* Written request
Starting with the line containing "How separated are" and going on through the end of the entries, format each entry as one row of a two-column CSV with the headers text and answer. Put each field in double quotes and turn any line breaks into spaces.

* Given entries
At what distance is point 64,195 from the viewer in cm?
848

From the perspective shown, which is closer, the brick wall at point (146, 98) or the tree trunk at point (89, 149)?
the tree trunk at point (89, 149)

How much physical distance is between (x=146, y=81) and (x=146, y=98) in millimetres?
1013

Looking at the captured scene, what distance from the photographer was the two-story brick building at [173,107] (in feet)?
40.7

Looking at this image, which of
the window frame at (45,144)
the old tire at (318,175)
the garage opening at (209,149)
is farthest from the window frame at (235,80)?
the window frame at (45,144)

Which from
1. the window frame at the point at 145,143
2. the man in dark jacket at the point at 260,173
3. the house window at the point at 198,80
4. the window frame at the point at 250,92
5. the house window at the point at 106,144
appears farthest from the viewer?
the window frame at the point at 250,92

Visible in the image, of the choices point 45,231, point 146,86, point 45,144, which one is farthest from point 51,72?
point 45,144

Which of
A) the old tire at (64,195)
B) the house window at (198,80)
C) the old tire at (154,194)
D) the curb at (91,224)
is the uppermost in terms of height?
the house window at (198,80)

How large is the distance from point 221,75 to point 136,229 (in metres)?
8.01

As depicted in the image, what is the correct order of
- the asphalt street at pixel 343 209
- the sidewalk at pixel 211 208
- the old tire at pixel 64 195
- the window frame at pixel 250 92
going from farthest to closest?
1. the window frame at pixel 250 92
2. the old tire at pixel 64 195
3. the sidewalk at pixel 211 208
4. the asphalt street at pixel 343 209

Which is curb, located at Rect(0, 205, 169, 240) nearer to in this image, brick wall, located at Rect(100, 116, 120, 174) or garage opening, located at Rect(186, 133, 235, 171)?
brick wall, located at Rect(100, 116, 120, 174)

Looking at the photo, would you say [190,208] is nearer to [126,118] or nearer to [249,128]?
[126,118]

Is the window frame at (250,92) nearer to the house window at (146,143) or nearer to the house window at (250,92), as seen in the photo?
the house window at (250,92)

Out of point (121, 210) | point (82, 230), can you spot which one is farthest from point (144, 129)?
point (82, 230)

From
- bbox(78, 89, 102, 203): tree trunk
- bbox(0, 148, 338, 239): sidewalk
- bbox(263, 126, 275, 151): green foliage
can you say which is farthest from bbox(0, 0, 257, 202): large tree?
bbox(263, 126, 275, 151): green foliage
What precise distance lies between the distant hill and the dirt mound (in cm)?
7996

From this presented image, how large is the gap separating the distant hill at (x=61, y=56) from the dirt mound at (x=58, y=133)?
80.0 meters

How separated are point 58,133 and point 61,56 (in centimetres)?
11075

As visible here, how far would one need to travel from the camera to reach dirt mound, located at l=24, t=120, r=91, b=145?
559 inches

* Solved exercise
text,answer
"How separated are point 58,133 and point 61,56 (in centimetres)?","11075"
"As visible here, how far would one need to travel from the camera to reach dirt mound, located at l=24, t=120, r=91, b=145?","559 inches"